DOCUMENT SEGMENT:

● ● ●

Decompiler Concepts

P-code

P-code is Ghidra's Intermediate Representation (IR) language. When analyzing a function, the decompiler translates every machine instruction into p-code first and performs its analysis directly on the operators and variables of the language. Output of the decompiler is also best understood in terms of p-code. This section presents the key concepts of p-code. For a more detailed discussion see the document "P-Code Reference Manual".

Address Space

P-code defines all data in terms of an address space. An address space is defined simply as an indexed sequence of bytes that can be read and written by p-code operations. For a specific byte, the unique index that labels it is called the byte's address. Each address space has a:

  • name - a formal name for the space
  • size - the maximum number of bytes that can be addressed
  • endianness - how groups of bytes are interpreted as integers

For a p-code model of a specific processor, all elements of the processor state (including RAM, registers, flags, etc.) must be contained in some address space. The model will define multiple address spaces to accomplish this, and beyond the raw translation of machine instructions to p-code, the decompiler can add additional spaces. Address space definitions that are common across many different processors include:

ram

A space that models memory accessible via the processor's main data bus. Depending on the architecture, different spaces might be substituted for ram, such as separate code and data spaces.

register

A space that models the processor's general purpose registers. Ghidra still uses the standard names to refer to registers for the processor, but internally each register maps to a specific address in this space.

unique

A space dedicated to temporary registers. It is used to hold intermediate values when modeling instruction behavior, and the decompiler uses it to allocate space for variables that don't directly correspond to the low level processor state. The name unique is reserved for this purpose and is present in all processor models.

stack

A space that represents bytes explicitly indexed through a stack pointer. This is an example of an address space added by the decompiler beyond what the raw processor model defines. The stack space is a logical construction representing the set of bytes a single function might access through its stack pointer. Each stack address represents the offset of a byte in some underlying space (usually ram) relative to the initial value of the stack pointer upon entry to the function. The stack space is always referenced in the context of a single function, and in this sense, each function can be viewed as having its own distinct stack space.

● ● ●

YOUR TASKS:
- a) Indicate whether each statement agrees with the text on p-code, answering yes or no and quoting the words of the text that decide it: (i) the name unique is present in all processor models; (ii) the stack space is defined by the raw processor model; (iii) internally, each register is identified by its standard name.
- b) Transcribe the portion of the text on p-code between "A space that models memory" and "and data spaces.", inclusive.
The listing was taken from a separate source.

DATA SHOWN:
● ● ●

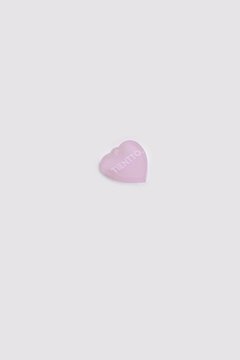 DIJES CORAZON 1,5 CM - tienda online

● ● ●

ANSWERS TO THE TASKS:
- a)
(i) Yes: "The name unique is reserved for this purpose and is present in all processor models."
(ii) No: "This is an example of an address space added by the decompiler beyond what the raw processor model defines."
(iii) No: "Ghidra still uses the standard names to refer to registers for the processor, but internally each register maps to a specific address in this space."

- b)
A space that models memory accessible via the processor's main data bus. Depending on the architecture, different spaces might be substituted for ram, such as separate code and data spaces.